### Source excerpt

%%

CoralCDN Lesson: Accepting conservatively and serving liberally
At its heart, CoralCDN provides a caching serving, not a persistent data store. Thus, it ultimately requires that a URL’s origin server is initially available, so that it can pull in content to some CoralCDN proxy and make it available across the network. While traditional web proxies normally interact with sufficiently-provisioned or otherwise well-behaved origin webservers, CoralCDN experiences a different norm. Given its very design goals, its proxies typically interact with overloaded or poorly-behaving servers; it therefore needs to react to (non-crash) failures as the rule, not the exception. Thus, one design philosophy that has come to govern CoralCDN proxies’ behavior—proxies should accept content conservatively and serve results liberally—is the exact opposite of Postel’s Law.
Consider the following situation, fairly normal for CoralCDN. A portal like slashdot.org or digg.com first runs a story that links to a third-party website, driving a sudden influx of readers to this previously unpopular site. Then a user posts a Coralized link to the third-party site as a “comment” to the portal’s story, providing an alternate means to fetch the content. Several situations are possible in such scenarios, all demonstrative of different ways which CoralCDN must handle origin failures.

%%

### Excerpted records
%%

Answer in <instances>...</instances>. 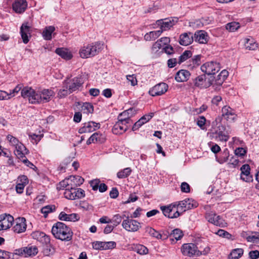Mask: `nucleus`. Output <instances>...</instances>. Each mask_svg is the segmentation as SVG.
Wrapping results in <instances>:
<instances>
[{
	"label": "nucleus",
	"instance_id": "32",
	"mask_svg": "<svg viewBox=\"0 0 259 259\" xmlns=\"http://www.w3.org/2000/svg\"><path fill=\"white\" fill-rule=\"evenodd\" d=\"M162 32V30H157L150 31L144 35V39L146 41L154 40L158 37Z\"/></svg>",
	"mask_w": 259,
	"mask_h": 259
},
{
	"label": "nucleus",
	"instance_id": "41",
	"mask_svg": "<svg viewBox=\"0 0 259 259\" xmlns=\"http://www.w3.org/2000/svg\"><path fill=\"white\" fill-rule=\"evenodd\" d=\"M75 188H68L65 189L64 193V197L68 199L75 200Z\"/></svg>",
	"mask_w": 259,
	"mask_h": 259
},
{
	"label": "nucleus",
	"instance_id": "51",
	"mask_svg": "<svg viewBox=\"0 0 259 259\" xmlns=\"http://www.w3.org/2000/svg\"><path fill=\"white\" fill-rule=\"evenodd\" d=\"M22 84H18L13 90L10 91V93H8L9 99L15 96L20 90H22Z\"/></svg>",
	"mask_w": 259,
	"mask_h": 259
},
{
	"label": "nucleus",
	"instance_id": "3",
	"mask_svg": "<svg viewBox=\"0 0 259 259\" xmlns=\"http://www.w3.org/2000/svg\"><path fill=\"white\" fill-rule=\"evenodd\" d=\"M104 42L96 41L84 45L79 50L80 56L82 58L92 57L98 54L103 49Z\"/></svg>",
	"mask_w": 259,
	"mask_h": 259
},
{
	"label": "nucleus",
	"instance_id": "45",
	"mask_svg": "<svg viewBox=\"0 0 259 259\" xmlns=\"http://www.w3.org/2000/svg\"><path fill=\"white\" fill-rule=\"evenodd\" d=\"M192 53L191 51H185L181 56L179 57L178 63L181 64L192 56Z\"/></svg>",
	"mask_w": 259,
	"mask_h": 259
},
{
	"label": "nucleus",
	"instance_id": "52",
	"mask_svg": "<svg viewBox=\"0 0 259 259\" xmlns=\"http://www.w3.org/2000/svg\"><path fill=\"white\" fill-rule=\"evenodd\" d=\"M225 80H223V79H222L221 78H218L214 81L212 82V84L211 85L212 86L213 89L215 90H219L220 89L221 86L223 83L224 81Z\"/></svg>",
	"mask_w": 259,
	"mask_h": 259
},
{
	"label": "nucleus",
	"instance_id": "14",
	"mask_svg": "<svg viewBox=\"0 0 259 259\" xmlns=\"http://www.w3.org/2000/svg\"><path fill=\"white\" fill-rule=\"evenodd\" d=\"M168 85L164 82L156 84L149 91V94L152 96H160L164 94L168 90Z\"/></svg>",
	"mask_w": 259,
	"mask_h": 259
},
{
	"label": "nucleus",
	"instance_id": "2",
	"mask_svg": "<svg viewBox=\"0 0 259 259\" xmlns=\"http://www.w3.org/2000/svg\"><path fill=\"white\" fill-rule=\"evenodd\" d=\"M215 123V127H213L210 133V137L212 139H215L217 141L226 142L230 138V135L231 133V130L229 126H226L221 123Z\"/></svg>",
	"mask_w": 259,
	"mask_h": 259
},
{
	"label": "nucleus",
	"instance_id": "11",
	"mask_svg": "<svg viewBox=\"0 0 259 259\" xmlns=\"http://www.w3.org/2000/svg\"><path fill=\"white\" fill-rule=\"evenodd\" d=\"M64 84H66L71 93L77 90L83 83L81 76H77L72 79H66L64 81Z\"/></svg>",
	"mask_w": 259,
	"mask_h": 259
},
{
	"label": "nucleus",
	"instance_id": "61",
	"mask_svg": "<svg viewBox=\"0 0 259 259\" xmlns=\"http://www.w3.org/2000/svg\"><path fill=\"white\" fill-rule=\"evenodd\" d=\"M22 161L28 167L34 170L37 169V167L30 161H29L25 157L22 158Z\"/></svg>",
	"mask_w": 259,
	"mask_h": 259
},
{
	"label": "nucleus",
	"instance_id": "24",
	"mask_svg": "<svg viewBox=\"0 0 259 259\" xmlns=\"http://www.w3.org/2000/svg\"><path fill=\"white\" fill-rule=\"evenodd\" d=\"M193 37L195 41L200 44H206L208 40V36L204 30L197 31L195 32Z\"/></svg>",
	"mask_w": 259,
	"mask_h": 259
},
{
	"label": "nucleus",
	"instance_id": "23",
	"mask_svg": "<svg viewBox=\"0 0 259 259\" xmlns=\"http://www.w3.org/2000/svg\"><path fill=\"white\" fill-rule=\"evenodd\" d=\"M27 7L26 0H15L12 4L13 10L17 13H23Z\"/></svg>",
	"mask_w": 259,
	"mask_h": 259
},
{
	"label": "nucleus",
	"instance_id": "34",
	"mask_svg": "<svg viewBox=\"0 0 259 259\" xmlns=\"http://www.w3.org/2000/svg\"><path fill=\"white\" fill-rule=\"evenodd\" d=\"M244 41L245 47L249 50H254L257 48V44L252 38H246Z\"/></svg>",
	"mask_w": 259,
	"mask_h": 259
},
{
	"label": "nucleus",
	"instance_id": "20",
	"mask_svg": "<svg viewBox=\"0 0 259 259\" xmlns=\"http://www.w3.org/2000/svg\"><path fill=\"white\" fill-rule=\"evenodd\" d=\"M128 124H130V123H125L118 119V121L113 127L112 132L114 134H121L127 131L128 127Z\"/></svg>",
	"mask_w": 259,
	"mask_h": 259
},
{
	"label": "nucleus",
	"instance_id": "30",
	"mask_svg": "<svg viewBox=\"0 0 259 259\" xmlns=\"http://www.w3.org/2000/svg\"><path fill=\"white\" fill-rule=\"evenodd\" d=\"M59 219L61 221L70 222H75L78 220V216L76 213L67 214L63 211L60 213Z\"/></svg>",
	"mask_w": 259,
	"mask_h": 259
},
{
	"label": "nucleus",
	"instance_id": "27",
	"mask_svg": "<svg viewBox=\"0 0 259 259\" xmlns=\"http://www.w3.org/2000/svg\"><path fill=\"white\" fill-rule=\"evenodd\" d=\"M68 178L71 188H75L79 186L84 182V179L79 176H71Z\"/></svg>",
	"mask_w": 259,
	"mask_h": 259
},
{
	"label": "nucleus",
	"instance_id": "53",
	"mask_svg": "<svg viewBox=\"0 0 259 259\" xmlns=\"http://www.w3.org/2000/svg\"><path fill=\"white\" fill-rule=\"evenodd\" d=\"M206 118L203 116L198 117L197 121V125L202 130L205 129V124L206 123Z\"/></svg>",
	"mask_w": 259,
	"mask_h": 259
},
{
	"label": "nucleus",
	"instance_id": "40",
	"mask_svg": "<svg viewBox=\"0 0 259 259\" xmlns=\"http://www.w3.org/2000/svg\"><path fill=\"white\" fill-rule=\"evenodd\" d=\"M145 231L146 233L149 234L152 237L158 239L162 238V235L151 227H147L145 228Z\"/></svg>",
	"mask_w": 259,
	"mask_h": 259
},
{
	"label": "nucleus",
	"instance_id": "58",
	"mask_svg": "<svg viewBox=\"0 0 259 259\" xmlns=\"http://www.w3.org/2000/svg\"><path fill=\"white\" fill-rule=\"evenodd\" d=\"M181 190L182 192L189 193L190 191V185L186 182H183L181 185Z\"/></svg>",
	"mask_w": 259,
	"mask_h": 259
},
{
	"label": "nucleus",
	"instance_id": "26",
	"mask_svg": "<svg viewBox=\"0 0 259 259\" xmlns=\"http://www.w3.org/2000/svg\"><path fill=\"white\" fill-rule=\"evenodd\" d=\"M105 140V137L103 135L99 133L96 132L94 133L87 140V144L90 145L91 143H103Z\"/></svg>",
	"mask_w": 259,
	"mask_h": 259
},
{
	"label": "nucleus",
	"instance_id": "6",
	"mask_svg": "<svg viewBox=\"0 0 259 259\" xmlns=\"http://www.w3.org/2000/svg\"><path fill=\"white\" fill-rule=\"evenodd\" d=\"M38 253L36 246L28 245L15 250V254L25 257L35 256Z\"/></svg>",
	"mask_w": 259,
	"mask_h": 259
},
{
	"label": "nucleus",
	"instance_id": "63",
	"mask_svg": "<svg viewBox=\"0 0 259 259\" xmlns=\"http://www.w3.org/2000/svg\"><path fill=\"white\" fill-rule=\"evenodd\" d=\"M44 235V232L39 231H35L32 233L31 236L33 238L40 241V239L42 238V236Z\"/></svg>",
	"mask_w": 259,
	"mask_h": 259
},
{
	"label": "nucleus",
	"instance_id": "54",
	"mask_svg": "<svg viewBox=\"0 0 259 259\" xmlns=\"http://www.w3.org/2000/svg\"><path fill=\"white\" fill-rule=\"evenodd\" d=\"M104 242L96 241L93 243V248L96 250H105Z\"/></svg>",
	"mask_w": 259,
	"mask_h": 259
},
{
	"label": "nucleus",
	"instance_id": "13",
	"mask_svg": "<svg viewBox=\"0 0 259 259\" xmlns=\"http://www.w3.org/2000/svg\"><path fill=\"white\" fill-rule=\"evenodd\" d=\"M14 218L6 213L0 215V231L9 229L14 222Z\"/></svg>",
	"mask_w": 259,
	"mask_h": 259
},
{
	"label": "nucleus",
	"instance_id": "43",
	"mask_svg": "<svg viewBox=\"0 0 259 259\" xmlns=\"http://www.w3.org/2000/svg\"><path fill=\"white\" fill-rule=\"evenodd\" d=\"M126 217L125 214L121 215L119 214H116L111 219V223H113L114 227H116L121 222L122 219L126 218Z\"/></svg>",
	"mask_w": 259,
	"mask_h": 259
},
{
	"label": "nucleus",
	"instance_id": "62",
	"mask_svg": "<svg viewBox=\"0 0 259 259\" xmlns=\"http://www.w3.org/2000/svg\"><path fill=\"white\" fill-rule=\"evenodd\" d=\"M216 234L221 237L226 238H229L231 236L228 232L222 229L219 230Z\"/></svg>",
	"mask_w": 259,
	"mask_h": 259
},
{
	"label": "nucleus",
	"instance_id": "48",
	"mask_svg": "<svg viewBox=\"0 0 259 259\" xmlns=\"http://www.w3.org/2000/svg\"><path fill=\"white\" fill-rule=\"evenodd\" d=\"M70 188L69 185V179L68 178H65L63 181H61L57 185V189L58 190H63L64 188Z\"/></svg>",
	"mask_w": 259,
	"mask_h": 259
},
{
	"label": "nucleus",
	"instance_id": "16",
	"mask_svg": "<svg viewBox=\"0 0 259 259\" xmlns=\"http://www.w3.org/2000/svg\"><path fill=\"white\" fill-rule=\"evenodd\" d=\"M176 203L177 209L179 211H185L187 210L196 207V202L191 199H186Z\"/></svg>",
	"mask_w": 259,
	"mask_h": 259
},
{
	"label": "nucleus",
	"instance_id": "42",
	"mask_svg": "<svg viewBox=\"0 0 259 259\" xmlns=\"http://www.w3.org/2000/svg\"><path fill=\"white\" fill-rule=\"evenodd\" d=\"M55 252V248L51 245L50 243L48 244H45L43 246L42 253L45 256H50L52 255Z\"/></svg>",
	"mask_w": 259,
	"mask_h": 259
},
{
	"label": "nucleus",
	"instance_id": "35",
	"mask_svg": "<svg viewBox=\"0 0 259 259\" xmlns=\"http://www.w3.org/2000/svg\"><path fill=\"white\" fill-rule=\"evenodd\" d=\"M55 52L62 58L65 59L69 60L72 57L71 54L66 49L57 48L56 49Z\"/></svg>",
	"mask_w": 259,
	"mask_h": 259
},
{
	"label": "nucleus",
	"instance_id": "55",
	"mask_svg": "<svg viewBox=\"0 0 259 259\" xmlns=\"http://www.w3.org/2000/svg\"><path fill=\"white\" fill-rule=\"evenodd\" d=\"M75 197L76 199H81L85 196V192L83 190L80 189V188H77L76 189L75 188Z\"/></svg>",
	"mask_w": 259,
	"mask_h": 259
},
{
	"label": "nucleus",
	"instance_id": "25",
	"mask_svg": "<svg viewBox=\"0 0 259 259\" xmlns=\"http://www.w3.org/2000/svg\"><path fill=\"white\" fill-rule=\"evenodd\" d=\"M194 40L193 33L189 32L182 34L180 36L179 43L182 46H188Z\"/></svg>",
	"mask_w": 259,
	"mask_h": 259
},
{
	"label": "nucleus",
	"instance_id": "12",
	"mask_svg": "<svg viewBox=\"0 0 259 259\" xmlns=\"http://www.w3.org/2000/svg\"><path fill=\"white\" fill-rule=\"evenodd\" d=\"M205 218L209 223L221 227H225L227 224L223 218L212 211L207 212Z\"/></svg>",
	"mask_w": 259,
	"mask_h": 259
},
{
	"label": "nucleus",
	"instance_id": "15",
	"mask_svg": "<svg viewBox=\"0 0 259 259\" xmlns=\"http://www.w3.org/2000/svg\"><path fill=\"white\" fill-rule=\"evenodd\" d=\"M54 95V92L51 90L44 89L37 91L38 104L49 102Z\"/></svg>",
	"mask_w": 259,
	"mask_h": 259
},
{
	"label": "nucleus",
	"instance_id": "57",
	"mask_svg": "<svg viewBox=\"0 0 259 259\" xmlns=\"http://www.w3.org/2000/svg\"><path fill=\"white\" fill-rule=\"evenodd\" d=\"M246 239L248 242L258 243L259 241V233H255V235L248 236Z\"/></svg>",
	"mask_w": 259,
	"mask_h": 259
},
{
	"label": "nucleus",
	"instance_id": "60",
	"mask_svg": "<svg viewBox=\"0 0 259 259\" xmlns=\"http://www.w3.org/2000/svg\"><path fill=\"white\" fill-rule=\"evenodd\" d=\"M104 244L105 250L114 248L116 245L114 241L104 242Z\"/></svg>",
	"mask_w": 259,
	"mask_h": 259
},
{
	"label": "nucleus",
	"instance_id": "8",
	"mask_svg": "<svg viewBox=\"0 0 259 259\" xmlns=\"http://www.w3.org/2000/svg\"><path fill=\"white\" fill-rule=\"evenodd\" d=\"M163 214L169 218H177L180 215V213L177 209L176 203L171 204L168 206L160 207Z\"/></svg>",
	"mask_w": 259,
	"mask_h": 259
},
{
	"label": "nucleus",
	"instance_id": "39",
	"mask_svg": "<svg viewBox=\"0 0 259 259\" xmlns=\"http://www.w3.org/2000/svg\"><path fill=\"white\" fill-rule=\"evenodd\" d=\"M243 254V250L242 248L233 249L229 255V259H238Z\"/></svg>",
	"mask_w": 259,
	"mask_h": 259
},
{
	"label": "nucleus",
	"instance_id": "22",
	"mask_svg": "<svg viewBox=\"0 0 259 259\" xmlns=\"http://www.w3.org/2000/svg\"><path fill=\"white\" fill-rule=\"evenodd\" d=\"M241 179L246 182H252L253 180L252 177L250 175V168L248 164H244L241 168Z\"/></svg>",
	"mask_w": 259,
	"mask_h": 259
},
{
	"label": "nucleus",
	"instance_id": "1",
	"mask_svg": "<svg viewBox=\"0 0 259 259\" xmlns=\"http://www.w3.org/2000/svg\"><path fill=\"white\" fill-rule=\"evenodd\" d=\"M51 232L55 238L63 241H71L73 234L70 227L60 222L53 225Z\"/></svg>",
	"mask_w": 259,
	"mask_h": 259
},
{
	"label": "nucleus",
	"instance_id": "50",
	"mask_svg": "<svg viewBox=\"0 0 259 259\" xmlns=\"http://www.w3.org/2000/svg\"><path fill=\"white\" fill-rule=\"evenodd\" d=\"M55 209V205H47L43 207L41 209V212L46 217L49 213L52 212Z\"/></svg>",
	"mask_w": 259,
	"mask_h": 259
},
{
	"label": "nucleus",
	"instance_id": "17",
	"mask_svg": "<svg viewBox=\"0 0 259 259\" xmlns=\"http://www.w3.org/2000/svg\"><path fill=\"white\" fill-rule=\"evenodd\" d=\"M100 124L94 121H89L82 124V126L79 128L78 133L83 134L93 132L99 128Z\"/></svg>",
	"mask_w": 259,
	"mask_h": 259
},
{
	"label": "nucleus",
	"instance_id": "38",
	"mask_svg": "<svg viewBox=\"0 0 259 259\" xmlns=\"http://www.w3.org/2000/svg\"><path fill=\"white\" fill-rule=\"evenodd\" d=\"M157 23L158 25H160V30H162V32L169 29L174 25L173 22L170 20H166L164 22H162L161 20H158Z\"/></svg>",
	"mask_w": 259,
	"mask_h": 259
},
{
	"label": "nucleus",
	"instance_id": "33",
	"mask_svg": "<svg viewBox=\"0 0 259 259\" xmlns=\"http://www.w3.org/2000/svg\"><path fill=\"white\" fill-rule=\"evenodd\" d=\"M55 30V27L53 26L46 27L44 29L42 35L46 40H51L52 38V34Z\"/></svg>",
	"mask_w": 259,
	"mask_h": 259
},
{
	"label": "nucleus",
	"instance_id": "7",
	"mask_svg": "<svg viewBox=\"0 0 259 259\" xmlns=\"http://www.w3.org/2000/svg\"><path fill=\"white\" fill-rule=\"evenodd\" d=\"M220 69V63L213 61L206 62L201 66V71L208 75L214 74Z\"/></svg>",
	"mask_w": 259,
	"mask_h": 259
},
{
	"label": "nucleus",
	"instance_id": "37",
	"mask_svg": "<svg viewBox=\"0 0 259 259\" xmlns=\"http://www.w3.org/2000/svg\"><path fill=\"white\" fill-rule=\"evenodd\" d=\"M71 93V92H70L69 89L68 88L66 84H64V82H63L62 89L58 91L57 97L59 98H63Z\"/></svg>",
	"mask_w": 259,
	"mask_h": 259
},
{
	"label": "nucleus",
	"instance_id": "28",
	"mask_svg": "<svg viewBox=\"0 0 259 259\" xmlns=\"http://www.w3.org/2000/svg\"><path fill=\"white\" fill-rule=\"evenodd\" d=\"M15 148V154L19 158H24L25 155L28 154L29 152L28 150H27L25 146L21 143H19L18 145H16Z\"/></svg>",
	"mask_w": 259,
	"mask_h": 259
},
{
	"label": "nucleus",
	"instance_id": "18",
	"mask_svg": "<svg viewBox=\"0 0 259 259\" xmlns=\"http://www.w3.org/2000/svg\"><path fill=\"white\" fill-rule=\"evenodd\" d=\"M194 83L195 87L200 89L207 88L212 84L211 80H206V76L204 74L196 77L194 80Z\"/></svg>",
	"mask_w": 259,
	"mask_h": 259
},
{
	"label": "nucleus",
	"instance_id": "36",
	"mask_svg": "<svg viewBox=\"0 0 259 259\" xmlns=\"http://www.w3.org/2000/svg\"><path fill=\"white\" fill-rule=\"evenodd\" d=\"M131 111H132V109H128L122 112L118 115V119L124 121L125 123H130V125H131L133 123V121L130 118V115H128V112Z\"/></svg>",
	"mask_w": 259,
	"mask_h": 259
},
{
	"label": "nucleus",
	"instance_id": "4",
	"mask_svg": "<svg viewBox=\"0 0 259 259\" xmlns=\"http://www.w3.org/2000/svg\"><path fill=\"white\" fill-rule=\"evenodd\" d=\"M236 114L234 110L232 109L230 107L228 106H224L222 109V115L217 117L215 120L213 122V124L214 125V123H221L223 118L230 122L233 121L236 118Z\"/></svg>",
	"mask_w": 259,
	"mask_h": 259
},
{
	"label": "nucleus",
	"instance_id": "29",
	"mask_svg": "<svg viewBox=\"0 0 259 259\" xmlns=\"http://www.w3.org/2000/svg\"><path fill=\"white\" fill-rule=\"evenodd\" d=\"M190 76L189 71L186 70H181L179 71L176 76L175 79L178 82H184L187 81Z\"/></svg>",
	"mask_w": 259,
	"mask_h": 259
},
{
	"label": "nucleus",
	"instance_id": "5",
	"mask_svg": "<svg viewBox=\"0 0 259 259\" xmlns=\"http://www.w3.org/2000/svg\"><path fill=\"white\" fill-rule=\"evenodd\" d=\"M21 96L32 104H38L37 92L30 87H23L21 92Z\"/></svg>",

%%

### Jobs
1 – According to the CoralCDN lesson, what law is the opposite of the design philosophy that governs CoralCDN proxies' behavior?
2 – List every description the CoralCDN lesson applies to the origin servers that proxies interact with.
3 – Extend the CoralCDN lesson, starting right after its final sentence.

### Results of the exercise
1 – Postel's Law.

2 – sufficiently-provisioned, well-behaved, overloaded, poorly-behaving

3 –
- The website’s origin server becomes unavailable before any proxy downloads its content.
- CoralCDN already has a copy of the content, but requests arrive to it after the content’s expiry time has passed. Unfortunately, subsequent HTTP requests to the origin webserver result in failures or errors.
- CoralCDN’s content is again expired, but subsequent requests to the origin yield only partial transfers.
We next consider how CoralCDN’s mechanisms handle these different situations.
Tackling #1: Negative result caching
CoralCDN may be hit with a flood of requests for an inaccessible URL (e.g., DNS resolution fails, TCP connections timeout, etc.). For these situations, proxies maintain a local negative result cache about repeated failures. Otherwise, we have seen resource exhaustion on both proxies and their local DNS resolvers, given flash crowds to apparently dead sites. While more a usability issue than a resource-exhaustion concern, CoralCDN even receives requests for some Coralized URLs several years after their origins became unavailable: The “dead links” problem of the web, but one that would otherwise cause our resources to get unnecessarily tied up.
Tackling #2: Serving stale content
CoralCDN proxies mostly obey content expiry times, as specified by Cache-Control or Expires headers, with a default expiry of 12 hours. If cached content expires, proxies perform a conditional request (If-Modified-Since) to revalidate or update their content. What happens, however, if an origin server fails to respond, or simply returns some temporary error condition? Rather than return an error, proxies return stale content. Specifically, if the origin responds with many 400-level (Forbidden, Not Found, Timeout) or 500-level (Internal Server Error, Service Unavailable, Gateway Timeout) errors, a proxy will serve stale data for up to 24 hours after it expires.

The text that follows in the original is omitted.